Lines of data:

_____

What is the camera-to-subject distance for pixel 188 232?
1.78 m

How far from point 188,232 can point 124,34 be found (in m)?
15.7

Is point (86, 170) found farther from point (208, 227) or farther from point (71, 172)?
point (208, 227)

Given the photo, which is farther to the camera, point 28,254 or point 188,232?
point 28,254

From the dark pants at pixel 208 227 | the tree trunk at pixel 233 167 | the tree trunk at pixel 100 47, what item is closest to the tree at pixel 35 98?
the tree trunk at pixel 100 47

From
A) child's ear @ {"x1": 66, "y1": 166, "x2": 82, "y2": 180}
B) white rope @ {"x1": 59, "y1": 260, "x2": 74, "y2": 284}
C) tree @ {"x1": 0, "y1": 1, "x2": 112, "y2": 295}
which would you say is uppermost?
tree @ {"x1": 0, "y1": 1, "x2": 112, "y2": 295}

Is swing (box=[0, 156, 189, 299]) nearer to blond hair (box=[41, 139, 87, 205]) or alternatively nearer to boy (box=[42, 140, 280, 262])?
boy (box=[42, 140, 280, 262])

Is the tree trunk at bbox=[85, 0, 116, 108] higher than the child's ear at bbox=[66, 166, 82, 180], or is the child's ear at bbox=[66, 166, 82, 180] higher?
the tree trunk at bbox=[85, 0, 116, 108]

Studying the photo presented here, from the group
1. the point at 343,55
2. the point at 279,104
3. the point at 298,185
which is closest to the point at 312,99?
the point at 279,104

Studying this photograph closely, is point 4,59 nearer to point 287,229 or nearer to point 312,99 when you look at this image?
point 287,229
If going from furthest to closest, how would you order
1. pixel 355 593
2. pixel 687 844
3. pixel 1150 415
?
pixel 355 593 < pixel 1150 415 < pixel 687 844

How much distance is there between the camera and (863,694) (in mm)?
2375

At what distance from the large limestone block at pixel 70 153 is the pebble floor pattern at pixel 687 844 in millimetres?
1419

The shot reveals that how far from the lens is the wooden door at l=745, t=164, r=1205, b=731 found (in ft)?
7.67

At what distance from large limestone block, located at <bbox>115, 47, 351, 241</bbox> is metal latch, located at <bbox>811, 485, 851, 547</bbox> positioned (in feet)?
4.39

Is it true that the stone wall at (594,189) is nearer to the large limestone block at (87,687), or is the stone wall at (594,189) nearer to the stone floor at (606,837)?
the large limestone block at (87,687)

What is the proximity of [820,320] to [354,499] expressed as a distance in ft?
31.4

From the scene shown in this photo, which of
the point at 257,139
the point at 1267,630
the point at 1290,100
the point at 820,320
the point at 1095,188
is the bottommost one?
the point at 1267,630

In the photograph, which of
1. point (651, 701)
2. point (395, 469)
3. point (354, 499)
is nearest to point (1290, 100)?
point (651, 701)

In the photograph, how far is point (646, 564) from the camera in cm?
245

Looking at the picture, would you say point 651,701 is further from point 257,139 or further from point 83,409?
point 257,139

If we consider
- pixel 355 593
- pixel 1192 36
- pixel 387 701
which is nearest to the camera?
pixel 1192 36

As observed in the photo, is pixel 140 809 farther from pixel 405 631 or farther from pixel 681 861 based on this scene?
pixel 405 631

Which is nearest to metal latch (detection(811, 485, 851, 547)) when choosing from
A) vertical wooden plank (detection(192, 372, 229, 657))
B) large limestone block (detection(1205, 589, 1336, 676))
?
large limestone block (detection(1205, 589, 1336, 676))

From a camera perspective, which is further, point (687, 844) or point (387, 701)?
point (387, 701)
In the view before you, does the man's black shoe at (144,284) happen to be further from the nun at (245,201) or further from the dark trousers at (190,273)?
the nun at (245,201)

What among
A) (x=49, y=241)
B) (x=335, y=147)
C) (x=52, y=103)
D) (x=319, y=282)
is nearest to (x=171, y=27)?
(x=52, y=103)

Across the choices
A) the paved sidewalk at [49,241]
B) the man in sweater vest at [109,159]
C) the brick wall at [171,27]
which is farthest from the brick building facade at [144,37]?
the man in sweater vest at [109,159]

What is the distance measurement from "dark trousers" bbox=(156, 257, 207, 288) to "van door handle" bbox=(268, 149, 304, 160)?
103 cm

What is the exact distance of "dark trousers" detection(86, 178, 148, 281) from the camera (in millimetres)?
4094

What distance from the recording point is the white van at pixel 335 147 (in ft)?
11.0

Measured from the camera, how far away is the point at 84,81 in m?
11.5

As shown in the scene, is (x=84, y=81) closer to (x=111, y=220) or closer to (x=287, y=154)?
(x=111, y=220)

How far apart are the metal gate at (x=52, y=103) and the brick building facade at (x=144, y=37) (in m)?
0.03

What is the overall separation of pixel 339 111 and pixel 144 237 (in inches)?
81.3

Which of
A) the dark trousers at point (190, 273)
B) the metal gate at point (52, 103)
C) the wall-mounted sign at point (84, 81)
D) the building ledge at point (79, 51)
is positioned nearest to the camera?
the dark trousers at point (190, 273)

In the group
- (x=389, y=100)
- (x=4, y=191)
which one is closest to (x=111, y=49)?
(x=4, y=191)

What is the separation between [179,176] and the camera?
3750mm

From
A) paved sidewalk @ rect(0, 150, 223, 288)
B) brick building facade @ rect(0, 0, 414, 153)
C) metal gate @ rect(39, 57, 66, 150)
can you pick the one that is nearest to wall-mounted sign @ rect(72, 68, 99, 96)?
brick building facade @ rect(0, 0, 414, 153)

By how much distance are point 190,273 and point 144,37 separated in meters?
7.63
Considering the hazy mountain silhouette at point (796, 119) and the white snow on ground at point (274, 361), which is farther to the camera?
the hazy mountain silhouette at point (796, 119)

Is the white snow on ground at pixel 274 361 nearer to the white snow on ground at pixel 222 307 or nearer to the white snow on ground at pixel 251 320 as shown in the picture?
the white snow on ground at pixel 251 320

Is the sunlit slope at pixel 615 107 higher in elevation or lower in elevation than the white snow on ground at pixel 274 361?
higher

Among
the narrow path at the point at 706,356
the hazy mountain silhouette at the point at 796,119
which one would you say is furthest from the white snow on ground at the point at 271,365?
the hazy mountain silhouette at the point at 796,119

_____

**INSTRUCTIONS FOR THE TASK:** Write out exactly the lines of the entries above that run from the line containing "What is the distance" through the last line, including both.

**SOLUTION TO THIS TASK:**
What is the distance measurement from "dark trousers" bbox=(156, 257, 207, 288) to "van door handle" bbox=(268, 149, 304, 160)?
103 cm

What is the exact distance of "dark trousers" detection(86, 178, 148, 281) from the camera (in millimetres)?
4094

What distance from the recording point is the white van at pixel 335 147 (in ft)?
11.0

Measured from the camera, how far away is the point at 84,81 in m?
11.5

As shown in the scene, is (x=84, y=81) closer to (x=111, y=220) or closer to (x=287, y=154)?
(x=111, y=220)

How far apart are the metal gate at (x=52, y=103) and the brick building facade at (x=144, y=37) (in m)?
0.03

What is the overall separation of pixel 339 111 and pixel 144 237 (in inches)?
81.3

Which of
A) the dark trousers at point (190, 273)
B) the metal gate at point (52, 103)
C) the wall-mounted sign at point (84, 81)
D) the building ledge at point (79, 51)
is positioned nearest to the camera?
the dark trousers at point (190, 273)

In the group
- (x=389, y=100)
- (x=4, y=191)
which one is closest to (x=111, y=49)?
(x=4, y=191)

What is the separation between [179,176] and the camera?
3750mm

From
A) paved sidewalk @ rect(0, 150, 223, 288)
B) brick building facade @ rect(0, 0, 414, 153)
C) metal gate @ rect(39, 57, 66, 150)
can you pick the one that is nearest to wall-mounted sign @ rect(72, 68, 99, 96)?
brick building facade @ rect(0, 0, 414, 153)

By how much distance are point 190,273 and point 144,37 separated in meters?
7.63
Considering the hazy mountain silhouette at point (796, 119) and the white snow on ground at point (274, 361), which is farther to the camera?
the hazy mountain silhouette at point (796, 119)

Is the white snow on ground at pixel 274 361 nearer to the white snow on ground at pixel 222 307 or nearer to the white snow on ground at pixel 251 320 as shown in the picture?
the white snow on ground at pixel 251 320

Is the sunlit slope at pixel 615 107 higher in elevation or lower in elevation than the white snow on ground at pixel 274 361?
higher

Among
the narrow path at the point at 706,356
the hazy mountain silhouette at the point at 796,119
which one would you say is furthest from the white snow on ground at the point at 271,365?
the hazy mountain silhouette at the point at 796,119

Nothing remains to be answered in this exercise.